In a note published on Wednesday, they stated, “We think Meta cost reductions – across opex and capex – shows that the management understands investors, and we think the shares may move higher.”

The third quarter saw a 19% year-over-year increase in Meta’s expenditures and expenses, raising them to $22.1 billion, which has investors worried. Late in October, the business gave lacklustre profit expectations for the forthcoming fourth quarter, which alarmed investors and sent its shares down about 20%.

The value of Meta’s shares has fallen by more than 71% so far this year, and as of last week, the business was the S&P 500’s poorest performance.

The numerous difficulties Meta is experiencing are not resolved by the layoffs, according to analysts at RBC Capital Markets, but “management’s first olive branch is at least a start.”

On Meta, they kept their outperform ranking.

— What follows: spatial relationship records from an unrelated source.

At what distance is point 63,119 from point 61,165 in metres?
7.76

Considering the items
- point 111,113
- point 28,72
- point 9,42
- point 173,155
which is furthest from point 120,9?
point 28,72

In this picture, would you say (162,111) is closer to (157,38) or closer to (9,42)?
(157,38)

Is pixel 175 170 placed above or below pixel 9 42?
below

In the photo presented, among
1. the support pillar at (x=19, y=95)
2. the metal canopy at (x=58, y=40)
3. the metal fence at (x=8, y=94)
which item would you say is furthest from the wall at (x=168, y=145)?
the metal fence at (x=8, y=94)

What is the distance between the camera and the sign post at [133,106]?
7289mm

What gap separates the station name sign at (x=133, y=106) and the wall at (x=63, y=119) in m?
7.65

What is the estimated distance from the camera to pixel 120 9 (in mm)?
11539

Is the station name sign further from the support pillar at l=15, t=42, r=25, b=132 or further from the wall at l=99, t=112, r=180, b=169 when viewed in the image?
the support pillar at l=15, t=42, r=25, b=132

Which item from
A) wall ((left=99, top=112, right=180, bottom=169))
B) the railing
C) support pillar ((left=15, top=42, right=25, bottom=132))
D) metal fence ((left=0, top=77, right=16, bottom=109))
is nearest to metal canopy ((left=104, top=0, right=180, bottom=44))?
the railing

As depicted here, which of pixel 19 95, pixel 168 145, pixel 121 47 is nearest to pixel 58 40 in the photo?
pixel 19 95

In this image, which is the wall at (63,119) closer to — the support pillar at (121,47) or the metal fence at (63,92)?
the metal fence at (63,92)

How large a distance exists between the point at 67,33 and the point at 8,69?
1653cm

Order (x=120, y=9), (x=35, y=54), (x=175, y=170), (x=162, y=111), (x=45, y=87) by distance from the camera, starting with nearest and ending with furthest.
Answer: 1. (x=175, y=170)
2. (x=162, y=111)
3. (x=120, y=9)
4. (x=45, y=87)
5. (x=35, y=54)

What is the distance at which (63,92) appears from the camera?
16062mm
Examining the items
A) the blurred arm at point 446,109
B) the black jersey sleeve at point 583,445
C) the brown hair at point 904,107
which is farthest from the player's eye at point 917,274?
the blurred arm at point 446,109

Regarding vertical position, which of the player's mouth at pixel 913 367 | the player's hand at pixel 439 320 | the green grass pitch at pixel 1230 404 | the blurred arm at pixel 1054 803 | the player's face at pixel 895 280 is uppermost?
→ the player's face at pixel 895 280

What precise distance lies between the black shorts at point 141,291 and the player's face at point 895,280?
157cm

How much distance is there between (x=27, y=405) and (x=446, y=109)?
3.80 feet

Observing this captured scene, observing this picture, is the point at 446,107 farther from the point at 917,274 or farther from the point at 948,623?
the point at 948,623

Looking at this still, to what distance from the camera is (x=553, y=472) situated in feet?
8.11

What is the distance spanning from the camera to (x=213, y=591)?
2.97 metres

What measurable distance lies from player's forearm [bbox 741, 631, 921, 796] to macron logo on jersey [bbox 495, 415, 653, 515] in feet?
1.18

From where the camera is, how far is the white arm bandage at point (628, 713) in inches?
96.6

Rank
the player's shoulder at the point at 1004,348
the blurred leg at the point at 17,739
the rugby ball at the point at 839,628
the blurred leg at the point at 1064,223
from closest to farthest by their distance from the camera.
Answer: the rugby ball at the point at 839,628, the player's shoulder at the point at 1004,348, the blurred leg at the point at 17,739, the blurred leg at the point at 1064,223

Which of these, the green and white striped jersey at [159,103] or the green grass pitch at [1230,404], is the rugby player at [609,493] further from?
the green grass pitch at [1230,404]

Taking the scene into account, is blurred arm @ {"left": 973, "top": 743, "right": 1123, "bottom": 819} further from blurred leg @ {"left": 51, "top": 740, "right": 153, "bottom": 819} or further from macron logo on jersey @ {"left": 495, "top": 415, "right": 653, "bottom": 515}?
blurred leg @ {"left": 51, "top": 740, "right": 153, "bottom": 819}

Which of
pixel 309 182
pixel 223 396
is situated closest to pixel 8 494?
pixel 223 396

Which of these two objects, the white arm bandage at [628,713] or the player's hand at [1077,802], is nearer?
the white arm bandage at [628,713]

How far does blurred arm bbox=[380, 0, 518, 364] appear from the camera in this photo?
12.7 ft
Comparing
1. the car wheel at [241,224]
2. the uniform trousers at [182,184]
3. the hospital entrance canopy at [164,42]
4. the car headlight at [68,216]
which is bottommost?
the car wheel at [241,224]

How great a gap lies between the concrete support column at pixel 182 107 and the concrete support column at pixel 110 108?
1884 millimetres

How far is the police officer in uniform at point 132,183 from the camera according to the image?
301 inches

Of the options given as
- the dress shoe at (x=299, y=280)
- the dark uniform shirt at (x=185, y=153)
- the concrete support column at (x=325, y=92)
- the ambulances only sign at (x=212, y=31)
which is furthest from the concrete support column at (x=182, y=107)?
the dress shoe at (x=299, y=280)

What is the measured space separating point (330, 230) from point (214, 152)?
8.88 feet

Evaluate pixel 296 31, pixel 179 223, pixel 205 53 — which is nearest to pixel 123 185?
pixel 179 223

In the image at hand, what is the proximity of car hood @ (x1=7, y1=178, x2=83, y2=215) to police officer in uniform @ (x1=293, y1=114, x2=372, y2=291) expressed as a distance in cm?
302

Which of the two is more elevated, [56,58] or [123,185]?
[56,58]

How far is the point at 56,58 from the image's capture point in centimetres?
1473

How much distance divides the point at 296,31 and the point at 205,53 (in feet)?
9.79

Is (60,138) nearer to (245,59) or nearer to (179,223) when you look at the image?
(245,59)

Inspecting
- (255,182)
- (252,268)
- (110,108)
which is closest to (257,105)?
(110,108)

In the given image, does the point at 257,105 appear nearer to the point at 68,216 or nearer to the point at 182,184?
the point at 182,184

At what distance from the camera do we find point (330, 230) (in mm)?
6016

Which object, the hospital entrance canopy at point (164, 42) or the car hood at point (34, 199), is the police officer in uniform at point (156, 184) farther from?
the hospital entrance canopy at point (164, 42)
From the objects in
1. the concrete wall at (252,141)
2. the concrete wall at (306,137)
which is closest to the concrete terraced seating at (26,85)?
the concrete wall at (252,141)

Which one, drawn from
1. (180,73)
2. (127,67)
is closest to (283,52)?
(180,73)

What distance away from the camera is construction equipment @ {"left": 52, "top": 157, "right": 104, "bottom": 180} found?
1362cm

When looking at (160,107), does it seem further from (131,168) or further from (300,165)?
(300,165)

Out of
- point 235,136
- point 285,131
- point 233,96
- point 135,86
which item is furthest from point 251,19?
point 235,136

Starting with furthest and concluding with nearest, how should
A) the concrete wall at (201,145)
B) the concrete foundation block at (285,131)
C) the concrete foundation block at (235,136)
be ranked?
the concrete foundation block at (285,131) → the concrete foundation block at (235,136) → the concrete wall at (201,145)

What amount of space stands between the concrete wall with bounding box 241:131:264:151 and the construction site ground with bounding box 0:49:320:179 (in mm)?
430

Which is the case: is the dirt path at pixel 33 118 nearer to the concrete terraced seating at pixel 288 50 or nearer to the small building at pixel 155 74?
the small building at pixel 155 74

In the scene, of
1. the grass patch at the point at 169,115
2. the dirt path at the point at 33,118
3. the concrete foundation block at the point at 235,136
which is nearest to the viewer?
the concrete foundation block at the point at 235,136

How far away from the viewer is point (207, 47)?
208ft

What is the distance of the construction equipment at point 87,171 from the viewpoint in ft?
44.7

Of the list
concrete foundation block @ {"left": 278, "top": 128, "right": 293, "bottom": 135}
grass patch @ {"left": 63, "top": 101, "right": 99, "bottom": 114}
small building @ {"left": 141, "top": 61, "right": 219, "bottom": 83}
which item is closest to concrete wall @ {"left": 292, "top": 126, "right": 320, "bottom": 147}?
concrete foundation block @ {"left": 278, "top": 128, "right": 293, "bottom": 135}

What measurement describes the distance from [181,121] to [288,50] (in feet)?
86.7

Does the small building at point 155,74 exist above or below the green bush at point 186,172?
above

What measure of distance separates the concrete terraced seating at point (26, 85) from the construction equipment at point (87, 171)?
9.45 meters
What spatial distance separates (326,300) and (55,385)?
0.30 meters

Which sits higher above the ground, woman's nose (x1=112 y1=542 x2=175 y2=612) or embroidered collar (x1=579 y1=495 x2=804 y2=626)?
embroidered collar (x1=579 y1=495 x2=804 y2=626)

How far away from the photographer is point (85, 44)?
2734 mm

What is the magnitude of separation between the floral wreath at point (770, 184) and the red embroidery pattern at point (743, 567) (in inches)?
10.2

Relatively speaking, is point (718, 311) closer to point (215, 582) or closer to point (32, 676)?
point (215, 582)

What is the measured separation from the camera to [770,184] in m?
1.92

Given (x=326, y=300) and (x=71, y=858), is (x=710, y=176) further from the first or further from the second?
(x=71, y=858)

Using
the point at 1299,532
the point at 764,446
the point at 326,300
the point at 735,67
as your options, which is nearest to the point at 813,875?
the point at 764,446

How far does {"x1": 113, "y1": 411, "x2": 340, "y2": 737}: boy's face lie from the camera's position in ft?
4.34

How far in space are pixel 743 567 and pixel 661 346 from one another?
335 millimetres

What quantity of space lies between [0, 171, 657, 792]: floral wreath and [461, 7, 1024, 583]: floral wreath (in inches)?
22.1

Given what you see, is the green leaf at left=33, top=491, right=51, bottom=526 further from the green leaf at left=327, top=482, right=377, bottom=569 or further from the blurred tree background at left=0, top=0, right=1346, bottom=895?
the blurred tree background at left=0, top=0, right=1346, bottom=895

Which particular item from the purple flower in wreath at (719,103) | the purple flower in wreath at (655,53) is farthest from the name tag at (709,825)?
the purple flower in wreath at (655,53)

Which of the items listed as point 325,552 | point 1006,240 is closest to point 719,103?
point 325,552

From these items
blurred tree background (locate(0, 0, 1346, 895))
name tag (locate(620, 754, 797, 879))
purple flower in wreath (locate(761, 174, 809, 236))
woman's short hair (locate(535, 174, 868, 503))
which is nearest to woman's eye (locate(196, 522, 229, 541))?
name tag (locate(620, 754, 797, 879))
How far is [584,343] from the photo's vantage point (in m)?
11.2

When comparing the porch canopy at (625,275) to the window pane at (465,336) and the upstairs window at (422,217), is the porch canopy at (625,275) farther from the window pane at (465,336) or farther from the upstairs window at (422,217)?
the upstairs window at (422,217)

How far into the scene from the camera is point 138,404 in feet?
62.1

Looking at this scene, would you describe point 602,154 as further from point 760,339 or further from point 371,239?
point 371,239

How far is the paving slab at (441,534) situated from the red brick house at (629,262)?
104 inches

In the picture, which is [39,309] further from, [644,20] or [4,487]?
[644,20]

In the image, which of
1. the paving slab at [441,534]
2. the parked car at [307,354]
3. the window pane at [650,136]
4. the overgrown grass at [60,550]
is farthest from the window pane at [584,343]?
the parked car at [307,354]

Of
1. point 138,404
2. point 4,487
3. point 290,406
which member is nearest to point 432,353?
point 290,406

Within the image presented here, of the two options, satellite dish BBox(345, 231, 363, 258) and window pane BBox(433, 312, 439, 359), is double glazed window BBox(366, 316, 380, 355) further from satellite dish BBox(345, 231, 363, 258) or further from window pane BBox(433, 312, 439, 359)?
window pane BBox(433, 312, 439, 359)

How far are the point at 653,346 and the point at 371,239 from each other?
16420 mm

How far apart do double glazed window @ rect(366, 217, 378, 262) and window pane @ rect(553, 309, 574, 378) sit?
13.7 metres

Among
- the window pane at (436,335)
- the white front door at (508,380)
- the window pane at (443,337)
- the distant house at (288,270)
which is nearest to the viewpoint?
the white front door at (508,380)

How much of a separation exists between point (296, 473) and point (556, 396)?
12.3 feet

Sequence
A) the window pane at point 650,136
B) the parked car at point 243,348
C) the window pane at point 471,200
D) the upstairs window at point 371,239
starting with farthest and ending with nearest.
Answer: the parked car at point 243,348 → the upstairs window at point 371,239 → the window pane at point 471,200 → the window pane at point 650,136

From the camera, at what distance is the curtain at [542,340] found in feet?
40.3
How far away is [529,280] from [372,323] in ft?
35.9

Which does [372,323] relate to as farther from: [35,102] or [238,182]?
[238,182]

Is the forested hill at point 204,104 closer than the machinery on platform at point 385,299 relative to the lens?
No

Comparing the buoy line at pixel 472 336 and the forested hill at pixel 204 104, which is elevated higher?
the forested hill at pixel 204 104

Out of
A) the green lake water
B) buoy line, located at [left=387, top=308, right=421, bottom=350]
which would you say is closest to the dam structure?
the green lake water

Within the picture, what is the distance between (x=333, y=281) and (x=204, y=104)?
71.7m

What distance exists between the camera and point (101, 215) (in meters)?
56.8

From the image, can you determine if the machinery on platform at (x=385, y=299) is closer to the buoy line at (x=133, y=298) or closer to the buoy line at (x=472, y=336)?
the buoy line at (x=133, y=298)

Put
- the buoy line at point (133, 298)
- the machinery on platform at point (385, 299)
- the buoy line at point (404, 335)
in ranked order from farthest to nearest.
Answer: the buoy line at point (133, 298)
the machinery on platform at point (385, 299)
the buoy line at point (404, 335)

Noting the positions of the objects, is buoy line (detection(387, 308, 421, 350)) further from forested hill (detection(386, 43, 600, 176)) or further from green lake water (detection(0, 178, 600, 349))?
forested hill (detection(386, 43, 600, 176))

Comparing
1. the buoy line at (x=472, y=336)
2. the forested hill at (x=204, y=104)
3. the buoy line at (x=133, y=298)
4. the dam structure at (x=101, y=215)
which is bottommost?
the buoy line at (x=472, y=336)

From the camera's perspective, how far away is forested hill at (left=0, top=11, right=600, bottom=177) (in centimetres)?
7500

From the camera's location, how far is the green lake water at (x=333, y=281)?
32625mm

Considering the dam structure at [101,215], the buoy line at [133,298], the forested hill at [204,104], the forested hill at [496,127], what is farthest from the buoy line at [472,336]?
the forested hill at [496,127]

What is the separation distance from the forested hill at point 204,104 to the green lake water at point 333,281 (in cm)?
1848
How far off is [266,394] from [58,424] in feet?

The RBC analysts wrote in a note on Wednesday that while the announcement “does nothing to alleviate the concerns around competition, signal loss and the perception of excessive Metaverse investment,” it is the first indication the CEO is willing to accede to shareholders’ desire for investing a bit more cautiously given the various headwinds the business faces.

JPMorgan analysts expressed support for Meta’s staff cuts and stated that the business could possibly save $8 billion annually as a result of the layoffs.

“While we had hoped the 2023 expense outlook would decrease even further, the workforce reduction overall is probably greater than most people had anticipated and demonstrates management is operating with increased discipline, particularly after a difficult almost two-week period since reporting 3Q earnings,” says the author.